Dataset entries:
▽

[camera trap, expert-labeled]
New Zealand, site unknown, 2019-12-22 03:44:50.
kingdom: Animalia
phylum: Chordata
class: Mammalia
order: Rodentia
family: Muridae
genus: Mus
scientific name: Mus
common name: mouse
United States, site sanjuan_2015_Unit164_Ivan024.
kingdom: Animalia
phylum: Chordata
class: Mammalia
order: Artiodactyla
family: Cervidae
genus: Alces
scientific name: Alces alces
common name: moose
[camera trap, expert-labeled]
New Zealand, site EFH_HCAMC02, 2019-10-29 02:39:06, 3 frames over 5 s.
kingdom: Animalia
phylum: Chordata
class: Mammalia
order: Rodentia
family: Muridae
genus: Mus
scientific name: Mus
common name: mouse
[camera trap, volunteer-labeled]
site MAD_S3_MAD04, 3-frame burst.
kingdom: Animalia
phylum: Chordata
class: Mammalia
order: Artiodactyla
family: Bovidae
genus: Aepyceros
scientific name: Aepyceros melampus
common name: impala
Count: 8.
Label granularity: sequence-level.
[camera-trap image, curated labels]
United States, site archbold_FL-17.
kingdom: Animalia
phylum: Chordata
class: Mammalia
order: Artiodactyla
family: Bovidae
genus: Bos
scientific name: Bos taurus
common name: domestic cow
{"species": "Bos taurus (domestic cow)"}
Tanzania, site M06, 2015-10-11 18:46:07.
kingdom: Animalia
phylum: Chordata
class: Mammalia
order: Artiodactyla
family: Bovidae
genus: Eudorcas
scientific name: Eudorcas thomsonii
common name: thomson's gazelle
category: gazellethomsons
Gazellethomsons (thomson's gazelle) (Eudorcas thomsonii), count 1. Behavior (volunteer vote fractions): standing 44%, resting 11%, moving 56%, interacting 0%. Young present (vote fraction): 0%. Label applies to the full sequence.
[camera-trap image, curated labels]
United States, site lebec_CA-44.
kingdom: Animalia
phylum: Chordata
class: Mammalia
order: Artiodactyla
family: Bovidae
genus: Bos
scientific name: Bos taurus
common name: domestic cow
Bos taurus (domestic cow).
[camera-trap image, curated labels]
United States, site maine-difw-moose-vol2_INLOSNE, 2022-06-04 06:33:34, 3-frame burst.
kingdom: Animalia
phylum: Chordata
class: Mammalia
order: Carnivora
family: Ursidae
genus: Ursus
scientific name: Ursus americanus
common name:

△

◆ About this task:
Copy out all of the records verbatim.

◆ Task answer:
[camera trap, expert-labeled]
New Zealand, site unknown, 2019-12-22 03:44:50.
kingdom: Animalia
phylum: Chordata
class: Mammalia
order: Rodentia
family: Muridae
genus: Mus
scientific name: Mus
common name: mouse
United States, site sanjuan_2015_Unit164_Ivan024.
kingdom: Animalia
phylum: Chordata
class: Mammalia
order: Artiodactyla
family: Cervidae
genus: Alces
scientific name: Alces alces
common name: moose
[camera trap, expert-labeled]
New Zealand, site EFH_HCAMC02, 2019-10-29 02:39:06, 3 frames over 5 s.
kingdom: Animalia
phylum: Chordata
class: Mammalia
order: Rodentia
family: Muridae
genus: Mus
scientific name: Mus
common name: mouse
[camera trap, volunteer-labeled]
site MAD_S3_MAD04, 3-frame burst.
kingdom: Animalia
phylum: Chordata
class: Mammalia
order: Artiodactyla
family: Bovidae
genus: Aepyceros
scientific name: Aepyceros melampus
common name: impala
Count: 8.
Label granularity: sequence-level.
[camera-trap image, curated labels]
United States, site archbold_FL-17.
kingdom: Animalia
phylum: Chordata
class: Mammalia
order: Artiodactyla
family: Bovidae
genus: Bos
scientific name: Bos taurus
common name: domestic cow
{"species": "Bos taurus (domestic cow)"}
Tanzania, site M06, 2015-10-11 18:46:07.
kingdom: Animalia
phylum: Chordata
class: Mammalia
order: Artiodactyla
family: Bovidae
genus: Eudorcas
scientific name: Eudorcas thomsonii
common name: thomson's gazelle
category: gazellethomsons
Gazellethomsons (thomson's gazelle) (Eudorcas thomsonii), count 1. Behavior (volunteer vote fractions): standing 44%, resting 11%, moving 56%, interacting 0%. Young present (vote fraction): 0%. Label applies to the full sequence.
[camera-trap image, curated labels]
United States, site lebec_CA-44.
kingdom: Animalia
phylum: Chordata
class: Mammalia
order: Artiodactyla
family: Bovidae
genus: Bos
scientific name: Bos taurus
common name: domestic cow
Bos taurus (domestic cow).
[camera-trap image, curated labels]
United States, site maine-difw-moose-vol2_INLOSNE, 2022-06-04 06:33:34, 3-frame burst.
kingdom: Animalia
phylum: Chordata
class: Mammalia
order: Carnivora
family: Ursidae
genus: Ursus
scientific name: Ursus americanus
common name:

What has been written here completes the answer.